Delaney Rose Ahrens is a senior at Hernando High School in Brooksville. She will attend Purdue University next fall and will study pharmaceutical sciences. Delaney also presented her research at the State Science and Engineering Fair and has been very active in the local, state, and national 4-H and Future Farmers of America. She is involved with the National Honor Society, Phi Theta Kappa, soccer, and participates in community service projects.
Commissioner of Education Dr. Tony Bennett said, "Student achievement in STEM subjects is vital to success in up-and-coming high-skill, high-wage careers. I applaud these talented young ladies on their nominations and am confident they will represent the Sunshine State well at the National Youth Science Camp."
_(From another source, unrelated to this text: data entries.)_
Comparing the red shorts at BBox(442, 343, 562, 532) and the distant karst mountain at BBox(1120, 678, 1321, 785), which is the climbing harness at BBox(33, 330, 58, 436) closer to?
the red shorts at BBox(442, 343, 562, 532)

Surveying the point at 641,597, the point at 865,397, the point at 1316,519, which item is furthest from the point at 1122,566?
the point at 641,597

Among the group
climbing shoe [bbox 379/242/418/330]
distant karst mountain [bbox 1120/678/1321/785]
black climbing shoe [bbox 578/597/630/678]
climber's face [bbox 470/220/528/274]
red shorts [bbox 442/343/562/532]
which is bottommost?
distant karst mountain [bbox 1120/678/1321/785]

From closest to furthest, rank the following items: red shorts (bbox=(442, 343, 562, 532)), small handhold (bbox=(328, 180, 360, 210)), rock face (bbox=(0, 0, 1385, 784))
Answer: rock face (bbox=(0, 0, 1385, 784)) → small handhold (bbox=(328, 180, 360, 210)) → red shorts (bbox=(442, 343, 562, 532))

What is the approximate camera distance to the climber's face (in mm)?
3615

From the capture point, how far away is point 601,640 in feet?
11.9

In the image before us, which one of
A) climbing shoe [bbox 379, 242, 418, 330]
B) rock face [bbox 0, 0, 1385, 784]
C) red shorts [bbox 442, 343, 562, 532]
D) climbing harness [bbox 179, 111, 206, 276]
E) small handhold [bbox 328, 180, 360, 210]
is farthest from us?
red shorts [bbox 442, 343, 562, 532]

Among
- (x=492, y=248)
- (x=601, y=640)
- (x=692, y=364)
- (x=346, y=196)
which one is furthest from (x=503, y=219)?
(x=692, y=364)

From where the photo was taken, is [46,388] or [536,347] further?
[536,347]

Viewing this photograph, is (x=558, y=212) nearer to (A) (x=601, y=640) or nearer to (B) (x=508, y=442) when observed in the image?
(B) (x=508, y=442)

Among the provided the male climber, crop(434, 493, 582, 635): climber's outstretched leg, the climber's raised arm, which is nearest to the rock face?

Established in 1963 as a part of West Virginia's Centennial Celebration, the NYSC is an annual summer forum where two delegates representing each state exchange ideas with leading scientists and other professionals from academic and corporate worlds. Scientists from across the United States who work on some of the most provocative topics in science today-fractal geometry, the human genome project, global climate change, the history of the universe, the fate of our rain forests and robotics-present lectures and hands-on research projects.